L'exercice: Dans l'extrait ci-dessous sur l'affaire Belle Knox, recopiez mot pour mot le passage qui commence par « Retour sur buzz » et qui va jusqu'à « anonymes sur l’Internet. ».

Retour sur buzz : Belle Knox On Porn Heaven’s Door
Maintenant que le feu de l’émotion s’est apaisé, revenons sur l’affaire Belle Knox qui a agité l’Internet du porn ces derniers mois, sur l’histoire de cette étudiante de 18 ans qui passait ses vacances à tourner du porno pour payer ses frais de scolarité et qui fut affichée sur son campus, puis insultée par de courageux anonymes sur l’Internet.
Le jour de la Saint-Valentin 2014, un premier article sortait à propos d’une rumeur brûlante sur une étudiante de l’université de Duke en Caroline du Nord. Elle tournait des pornos en catimini. Katie Fernelius, qui travaille pour le journal de la fac, rencontra celle qu’on ne connaissait alors que par les pseudonymes de Lauren/Aurora. La mystérieuse jeune femme raconta tout à Katie, mais à la place des angelots de l’amour, cette révélation déchaîna la haine des trolls.
La belle et les bêtes
L’info circulait depuis le mois de janvier, depuis qu’un fappeur reconnut une fille de son campus sur une vidéo. Le gars déambulait quand même sur Facial Abuse, ce qui se fait de pire en matière de porno. Une rencontre eut lieu entre Belle Knox et lui. Elle le supplia de ne rien divulguer, mais sous la pression de ses congénères de fraternité, Thomas Bagley avoua qui elle était et sa véritable identité se répandit comme une trainée de poudre.
L’acharnement pouvait se libérer sur le Net, les commentaires dégradants et insultants furent légion. L’épicentre de la haine se trouvait sur un forum anonyme nommé CollegiateACB. Katie dans son article parlait de 136 commentaires infamants à la date de parution. Belle tenta de répondre, mais après l’avoir vue se faire méchamment humilier dans la scène de Facial Abuse, on pouvait imaginer que l’avis du peuple derrière les écrans resterait inébranlable. Nulle part ne fut abordée la question des menaces IRL, si des gens l’insultèrent en cours ou sur le campus. Cela arriva probablement, mais aucun moyen de le vérifier. Le slut-shaming 2.0 s’amplifia ensuite, au fur et à mesure que les sites et les blogs reprenaient son histoire.

Données recueillies:

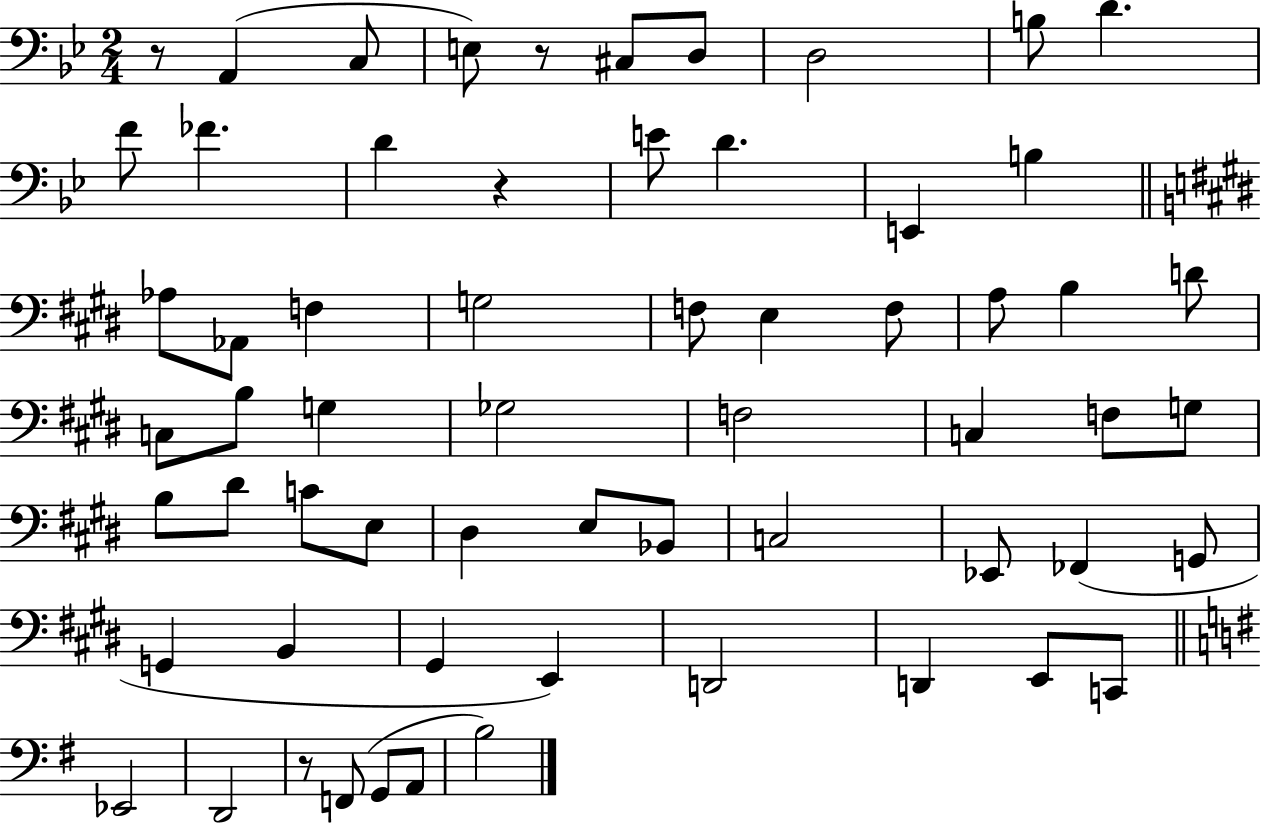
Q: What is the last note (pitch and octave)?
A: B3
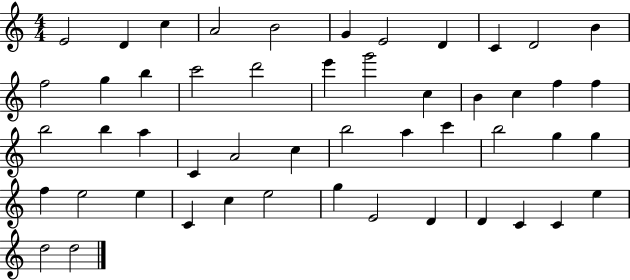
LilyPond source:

Corrigé:
Retour sur buzz : Belle Knox On Porn Heaven’s Door
Maintenant que le feu de l’émotion s’est apaisé, revenons sur l’affaire Belle Knox qui a agité l’Internet du porn ces derniers mois, sur l’histoire de cette étudiante de 18 ans qui passait ses vacances à tourner du porno pour payer ses frais de scolarité et qui fut affichée sur son campus, puis insultée par de courageux anonymes sur l’Internet.